Fazla Selenyum Zararlı mı?
Yetişkinler için günlük olarak önerilen selenyum miktarının (55 mcg) yaklaşık 9 katını almak (400 mcg) selenyum zehirlenmesine yol açabilir. Gıdalar yoluyla bu miktarda selenyum almak çok kolay olmamakla birlikte özellikle selenyum takviyesi kullananlar için selenyum zehirlenmesi ihtimali daha yüksektir. Fazla selenyumun ya da selenyum zehirlenmesinin belirtileri; saç dökülmesi, tırnaklarda beyaz noktalar, kronik yorgunluk, baş dönmesi, mide bulantısı ve sinir hasarıdır. Bazı raporlar uzun süreler yüksek oranda selenyum almanın cilt kanseri riskini arttırdığını ortaya koymaktadır. Uzmanlar bu olumsuz etkilerden korunmak için ihtiyaç duyulan selenyumun yiyeceklerden alınmasını tavsiye etmektedir. Herhangi bir sağlık koşulu nedeniyle selenyum takviyesi kullanıyorsanız çocukların ulaşamayacağı bir yerde muhafaza edin.
Alıntı
iyigelenyiyecekler.com
 
Tirod için doğal ne yapabilirim? Selenyum takviyesi işe yarıyor mu?
01/06/2014 SABUNAGACİ


Yaklaşık 10 yıldır tiroid hastası oldugumu biliyorum. İki haneli üst limite sahip AntiTPO değerlerim milyonları bulmuş durumda.

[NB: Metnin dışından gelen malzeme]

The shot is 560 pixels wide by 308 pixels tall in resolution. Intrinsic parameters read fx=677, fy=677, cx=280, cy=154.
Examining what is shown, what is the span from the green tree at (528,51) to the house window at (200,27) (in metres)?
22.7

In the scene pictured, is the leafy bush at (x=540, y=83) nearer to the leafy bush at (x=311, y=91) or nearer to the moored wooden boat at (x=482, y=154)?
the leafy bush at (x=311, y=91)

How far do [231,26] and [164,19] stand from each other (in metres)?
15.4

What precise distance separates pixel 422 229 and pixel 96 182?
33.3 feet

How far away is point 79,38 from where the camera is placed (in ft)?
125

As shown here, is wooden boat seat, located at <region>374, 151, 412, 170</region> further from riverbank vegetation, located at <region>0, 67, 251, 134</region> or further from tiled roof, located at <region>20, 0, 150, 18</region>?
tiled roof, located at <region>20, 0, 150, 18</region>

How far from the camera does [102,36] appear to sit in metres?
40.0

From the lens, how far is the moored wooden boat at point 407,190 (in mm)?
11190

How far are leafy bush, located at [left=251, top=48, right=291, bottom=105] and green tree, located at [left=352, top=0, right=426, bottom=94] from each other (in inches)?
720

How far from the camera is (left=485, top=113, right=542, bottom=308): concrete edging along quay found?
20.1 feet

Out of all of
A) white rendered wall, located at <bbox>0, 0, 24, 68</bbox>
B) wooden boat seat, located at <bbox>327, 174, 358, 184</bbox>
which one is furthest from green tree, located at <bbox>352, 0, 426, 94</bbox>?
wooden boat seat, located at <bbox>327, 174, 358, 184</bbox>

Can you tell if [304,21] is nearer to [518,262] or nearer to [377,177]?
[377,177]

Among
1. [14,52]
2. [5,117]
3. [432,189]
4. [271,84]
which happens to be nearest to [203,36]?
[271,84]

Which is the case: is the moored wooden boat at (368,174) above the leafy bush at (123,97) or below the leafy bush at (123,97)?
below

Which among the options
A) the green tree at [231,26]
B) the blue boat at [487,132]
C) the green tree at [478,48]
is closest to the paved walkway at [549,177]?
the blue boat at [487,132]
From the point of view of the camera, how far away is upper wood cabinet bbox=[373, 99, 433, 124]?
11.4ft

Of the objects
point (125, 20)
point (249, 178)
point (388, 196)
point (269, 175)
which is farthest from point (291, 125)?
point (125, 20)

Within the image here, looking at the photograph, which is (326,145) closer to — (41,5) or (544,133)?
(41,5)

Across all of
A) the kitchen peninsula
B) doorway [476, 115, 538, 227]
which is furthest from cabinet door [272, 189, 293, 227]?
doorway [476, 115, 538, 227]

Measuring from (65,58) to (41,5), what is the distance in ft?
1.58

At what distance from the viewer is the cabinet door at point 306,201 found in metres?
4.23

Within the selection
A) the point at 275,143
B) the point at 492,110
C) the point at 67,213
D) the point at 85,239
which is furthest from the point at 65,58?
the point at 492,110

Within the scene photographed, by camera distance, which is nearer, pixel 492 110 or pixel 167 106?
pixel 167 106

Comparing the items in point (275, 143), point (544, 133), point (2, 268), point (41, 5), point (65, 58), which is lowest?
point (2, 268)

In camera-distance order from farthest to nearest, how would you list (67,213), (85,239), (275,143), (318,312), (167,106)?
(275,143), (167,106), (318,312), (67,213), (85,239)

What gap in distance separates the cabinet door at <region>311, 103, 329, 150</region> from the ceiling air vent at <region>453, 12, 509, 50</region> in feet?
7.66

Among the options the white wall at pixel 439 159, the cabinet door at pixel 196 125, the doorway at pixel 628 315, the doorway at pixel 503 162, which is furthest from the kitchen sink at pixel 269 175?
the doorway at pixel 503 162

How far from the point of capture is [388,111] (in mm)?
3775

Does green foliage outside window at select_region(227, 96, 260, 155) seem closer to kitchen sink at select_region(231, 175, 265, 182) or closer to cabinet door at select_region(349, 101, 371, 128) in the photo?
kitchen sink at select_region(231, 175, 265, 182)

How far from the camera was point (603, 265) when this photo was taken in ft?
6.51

Bolca bitki çayları Coenzim Q10, Ginseng, Ginkgo Biloba takviyeleri alıyorum da Selenyumu yeni okudum. Paylaşmak istedim. Biraz hastalığa dair bilgi biraz dağarcık..

Buyrun, İstanbul’dan İyi pazarlar..

———————



Tiroid Nedir?

Tiroid bezi, boynun ön tarafında, gırtlağın alt hizasında, kelebek şeklinde bir organdır.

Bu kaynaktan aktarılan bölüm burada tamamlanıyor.